# TEXT PASSAGE
##############################

We first formulate the task of event-centric QA, and then introduce our proposed methodology.

#### 3.1 Task Formulation

We formulate event-centric QA as a typical QA task with additional supervision signals of event triggers annotated in text passages, questions and answers.

More formally, for a text passage  $\mathbf{x}^p$  paired with an answerable event-centric question  $\mathbf{x}^q$ , a QA model is expected to produce one or more answers  $\hat{Y} = \text{argmax}_Y p(Y|\mathbf{x}^q, \mathbf{x}^p)$ , where  $\hat{Y} = \{\hat{y}_1, \dots, \hat{y}_A\}$ , and  $A$  denotes the number of answers. In addition, events are annotated in each text passage, their associated question, and ground truth answers,  $E = \{\mathbf{e}_1^p, \dots, \mathbf{e}_{C_p}^p, \mathbf{e}_1^q, \dots, \mathbf{e}_{C_q}^q, \mathbf{e}_1^a, \dots, \mathbf{e}_{C_a}^a\}$ , where  $C_p$ ,  $C_q$  and  $C_a$  denote the number of events in a passage, question and answers, respectively.

We build our QA models on the TORQUE (Ning et al., 2020) and the ESTER (Han et al., 2021) datasets. In both datasets, event triggers are annotated and each question contains a single event trigger (i.e.,  $C_q = 1$ ). In the subsequent sections, we use *events* and *event triggers* interchangeably. TORQUE focuses on the event temporal relation only and all its answers are just a set of event triggers holding the desirable temporal relation with their respective question events. ESTER covers a range of event semantic relations including *Causal*, *Conditional*, *Counterfactual*, *Subevent*, and *Co-reference*. In ESTER, each question is additionally annotated with the event relation type  $t$ . Although answers provided in ESTER are just text spans from their respective text passages, the QA models can be developed under both the extractive and generative settings.

##############################

# INSTRUCTIONS
a) Answer these questions using the event-centric QA text above.
(i) What does A denote in the formulation?
(ii) How many event triggers does each question contain in both TORQUE and ESTER?
(iii) Which event semantic relations does ESTER cover?
b) Extend the event-centric QA text with the next part, starting after its final sentence.

# DATA ROWS
##############################

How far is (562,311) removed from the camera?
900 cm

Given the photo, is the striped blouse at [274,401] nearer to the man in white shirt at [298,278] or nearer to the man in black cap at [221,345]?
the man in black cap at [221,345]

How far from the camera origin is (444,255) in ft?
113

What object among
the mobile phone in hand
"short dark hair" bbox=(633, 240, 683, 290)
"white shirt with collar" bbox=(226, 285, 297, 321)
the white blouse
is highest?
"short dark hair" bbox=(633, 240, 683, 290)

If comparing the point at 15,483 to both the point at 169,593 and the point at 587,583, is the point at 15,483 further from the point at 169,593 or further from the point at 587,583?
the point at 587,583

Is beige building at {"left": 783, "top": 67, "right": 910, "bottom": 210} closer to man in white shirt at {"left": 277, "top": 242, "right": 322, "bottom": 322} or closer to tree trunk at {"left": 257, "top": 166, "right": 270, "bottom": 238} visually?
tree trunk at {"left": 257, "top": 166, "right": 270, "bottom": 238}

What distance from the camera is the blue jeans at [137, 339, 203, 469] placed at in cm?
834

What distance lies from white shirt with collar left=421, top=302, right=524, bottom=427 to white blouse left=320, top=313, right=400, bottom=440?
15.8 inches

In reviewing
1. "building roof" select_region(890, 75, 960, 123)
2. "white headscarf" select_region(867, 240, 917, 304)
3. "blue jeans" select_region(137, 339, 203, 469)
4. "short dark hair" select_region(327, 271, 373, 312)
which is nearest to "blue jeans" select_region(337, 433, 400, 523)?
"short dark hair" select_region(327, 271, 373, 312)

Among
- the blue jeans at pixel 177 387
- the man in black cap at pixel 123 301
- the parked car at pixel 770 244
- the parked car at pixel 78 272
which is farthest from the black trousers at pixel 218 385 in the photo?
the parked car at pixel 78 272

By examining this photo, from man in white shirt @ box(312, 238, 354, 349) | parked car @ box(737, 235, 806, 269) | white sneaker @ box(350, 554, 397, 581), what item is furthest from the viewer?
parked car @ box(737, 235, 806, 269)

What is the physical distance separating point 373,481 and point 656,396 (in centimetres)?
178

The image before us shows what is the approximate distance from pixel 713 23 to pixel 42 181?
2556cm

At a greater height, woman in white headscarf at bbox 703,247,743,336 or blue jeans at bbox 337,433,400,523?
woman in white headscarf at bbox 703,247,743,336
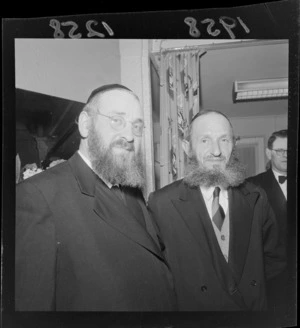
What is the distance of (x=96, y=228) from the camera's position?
1578mm

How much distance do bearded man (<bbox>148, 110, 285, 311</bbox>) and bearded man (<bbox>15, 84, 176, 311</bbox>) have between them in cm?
6

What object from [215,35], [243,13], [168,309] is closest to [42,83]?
[215,35]

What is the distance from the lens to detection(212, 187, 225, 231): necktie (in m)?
1.64

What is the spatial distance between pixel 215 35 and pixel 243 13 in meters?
0.12

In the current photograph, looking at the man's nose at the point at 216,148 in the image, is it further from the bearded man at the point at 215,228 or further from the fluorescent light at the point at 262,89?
the fluorescent light at the point at 262,89

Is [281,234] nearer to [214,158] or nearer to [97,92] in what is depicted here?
[214,158]

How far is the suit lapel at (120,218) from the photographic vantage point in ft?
5.20

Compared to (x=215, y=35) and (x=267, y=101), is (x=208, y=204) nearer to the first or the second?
(x=267, y=101)

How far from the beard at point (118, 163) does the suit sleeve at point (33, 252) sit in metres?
0.21

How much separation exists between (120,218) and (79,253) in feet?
0.55

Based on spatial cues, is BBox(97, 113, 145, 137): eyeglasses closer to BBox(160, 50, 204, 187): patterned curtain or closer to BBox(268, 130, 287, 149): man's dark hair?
BBox(160, 50, 204, 187): patterned curtain

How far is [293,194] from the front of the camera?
1.66m

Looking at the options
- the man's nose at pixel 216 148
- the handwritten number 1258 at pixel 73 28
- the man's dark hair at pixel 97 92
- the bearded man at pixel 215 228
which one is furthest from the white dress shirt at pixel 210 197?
the handwritten number 1258 at pixel 73 28

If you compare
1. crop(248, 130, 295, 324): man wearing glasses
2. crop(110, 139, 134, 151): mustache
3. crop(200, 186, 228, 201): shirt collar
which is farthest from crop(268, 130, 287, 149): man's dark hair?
crop(110, 139, 134, 151): mustache
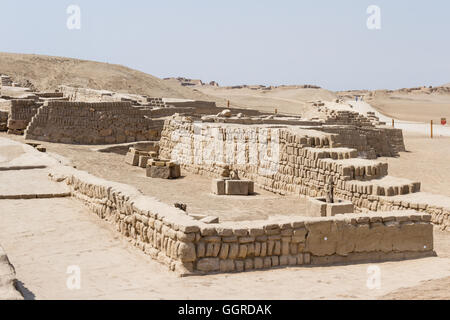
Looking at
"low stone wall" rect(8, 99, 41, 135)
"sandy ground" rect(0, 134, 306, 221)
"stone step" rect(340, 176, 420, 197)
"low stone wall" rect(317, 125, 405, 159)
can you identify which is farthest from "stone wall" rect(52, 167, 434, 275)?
"low stone wall" rect(8, 99, 41, 135)

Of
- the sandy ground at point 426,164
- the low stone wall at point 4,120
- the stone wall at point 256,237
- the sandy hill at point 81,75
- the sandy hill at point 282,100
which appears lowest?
the sandy ground at point 426,164

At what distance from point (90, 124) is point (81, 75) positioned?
1197 inches

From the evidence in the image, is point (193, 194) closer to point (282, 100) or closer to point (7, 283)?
point (7, 283)

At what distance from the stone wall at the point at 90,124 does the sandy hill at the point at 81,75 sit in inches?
934

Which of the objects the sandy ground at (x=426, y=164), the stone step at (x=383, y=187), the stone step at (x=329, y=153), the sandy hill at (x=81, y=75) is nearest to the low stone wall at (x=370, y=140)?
the sandy ground at (x=426, y=164)

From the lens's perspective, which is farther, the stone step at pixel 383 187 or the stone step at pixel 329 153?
the stone step at pixel 329 153

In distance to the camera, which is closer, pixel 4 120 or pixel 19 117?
pixel 19 117

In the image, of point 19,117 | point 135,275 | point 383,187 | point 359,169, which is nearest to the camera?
point 135,275

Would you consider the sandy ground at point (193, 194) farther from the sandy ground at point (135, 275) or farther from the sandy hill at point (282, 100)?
the sandy hill at point (282, 100)

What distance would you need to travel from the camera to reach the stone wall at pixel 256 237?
684 centimetres

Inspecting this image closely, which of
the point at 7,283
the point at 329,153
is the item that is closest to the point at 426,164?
the point at 329,153

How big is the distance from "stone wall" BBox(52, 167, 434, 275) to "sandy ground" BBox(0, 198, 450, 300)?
0.59 ft

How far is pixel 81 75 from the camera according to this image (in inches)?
2039
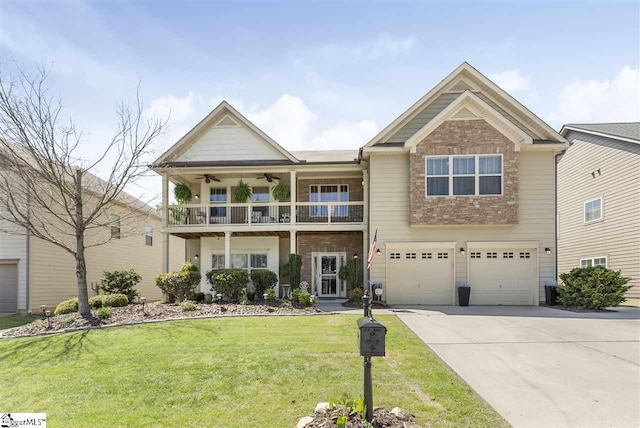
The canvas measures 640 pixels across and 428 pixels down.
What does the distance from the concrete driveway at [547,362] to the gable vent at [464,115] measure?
7387 millimetres

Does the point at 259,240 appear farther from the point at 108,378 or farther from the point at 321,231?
the point at 108,378

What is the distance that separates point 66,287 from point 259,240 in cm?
880

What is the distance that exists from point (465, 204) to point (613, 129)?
10.5m

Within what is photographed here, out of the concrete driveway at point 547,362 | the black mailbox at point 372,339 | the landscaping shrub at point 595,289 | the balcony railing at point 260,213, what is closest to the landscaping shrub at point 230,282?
the balcony railing at point 260,213

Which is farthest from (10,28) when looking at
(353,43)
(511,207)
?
(511,207)

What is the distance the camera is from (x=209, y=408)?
14.9ft

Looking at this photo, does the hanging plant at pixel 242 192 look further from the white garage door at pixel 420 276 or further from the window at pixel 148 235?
the window at pixel 148 235

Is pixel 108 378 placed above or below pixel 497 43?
below

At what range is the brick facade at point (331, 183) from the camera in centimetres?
1731

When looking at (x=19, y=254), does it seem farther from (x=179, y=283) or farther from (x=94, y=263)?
(x=179, y=283)

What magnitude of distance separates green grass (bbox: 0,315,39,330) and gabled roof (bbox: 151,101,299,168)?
7.57 m

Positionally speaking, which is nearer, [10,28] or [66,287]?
[10,28]

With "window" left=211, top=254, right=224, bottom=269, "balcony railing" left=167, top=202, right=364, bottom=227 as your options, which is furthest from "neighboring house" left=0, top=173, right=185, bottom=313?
"window" left=211, top=254, right=224, bottom=269

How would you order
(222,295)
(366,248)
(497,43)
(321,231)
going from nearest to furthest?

##############################

# THE ANSWERS
a)
(i) The number of answers.
(ii) A single event trigger (C_q = 1).
(iii) Causal, Conditional, Counterfactual, Subevent, and Co-reference.

b)
#### 3.2 Injecting Event Knowledge via Posterior Regularization

We propose an effective way to inject event knowledge via posterior regularization (PR) for both extractive and generative event-centric QA. Let  $\theta$  denote the parameters of the basic QA model. Meanwhile, we define a set of PR constraints  $f(\mathbf{x}, \mathbf{y})$  built upon an input  $\mathbf{x}$ , comprising of a question  $\mathbf{x}^q$  and a text passage  $\mathbf{x}^p$ , and a reference answer  $\mathbf{y}$ . The overall learning objective is defined by:

$$J(\theta, \gamma) = L(\theta) - \sum_{n=1}^N \text{KL}(p(\hat{Y}|\mathbf{x}; \gamma, \theta) || p(Y'|\mathbf{x}; \theta)) \quad (1)$$

where  $\gamma$  denotes the additional parameters to encode PR constraints,  $p(\hat{Y}|\mathbf{x}; \gamma, \theta)$  denotes the regularized probability, and  $p(Y'|\mathbf{x}; \theta)$  denotes the original probability without regularization. Particularly,  $p(\hat{Y}|\mathbf{x}; \gamma, \theta)$  is obtained with the function  $G$  applied on the learned PR constraints  $f'(\mathbf{x}, \mathbf{y}; \gamma)$  and  $p(Y'|\mathbf{x}; \theta)$ :

$$p(\hat{Y}|\mathbf{x}; \gamma, \theta) = G(f'(\mathbf{x}, \mathbf{y}; \gamma), p(Y'|\mathbf{x}; \theta)) \quad (2)$$The diagram illustrates the overall architecture of the proposed mechanism. At the top, an 'Input: x' box contains a question and four supporting paragraphs. Below this, the architecture is divided into two main parts: 'Backbone PLM Encoder: Roberta-large' and 'Backbone PLM Encoder-decoder: UnifiedQA-T5-large'. The 'Backbone PLM Encoder' part shows the flow from hidden vectors  $h_x$  to the 'Extractive QA' process, which uses event knowledge constraints  $f(x, y)$  to predict sentence relevance probabilities  $f'(x, y)$ . The 'Backbone PLM Encoder-decoder' part shows the flow from hidden vectors  $h_x$  to the 'Generative QA' process, which uses event knowledge constraints  $f(y)$  to predict the regularized probability  $p(\hat{Y}|x)$ . The 'Event Knowledge' box at the bottom defines the constraints for both processes, including triggers like 'struck', 'bringing', 'upsetting', 'suspension', 'accident', 'failed', 'walk', and 'restart'. The 'Reward & Penalty' mechanism is shown on the right, which guides the backbone PLM to generate the regularized probability  $p(\hat{Y}|x)$ .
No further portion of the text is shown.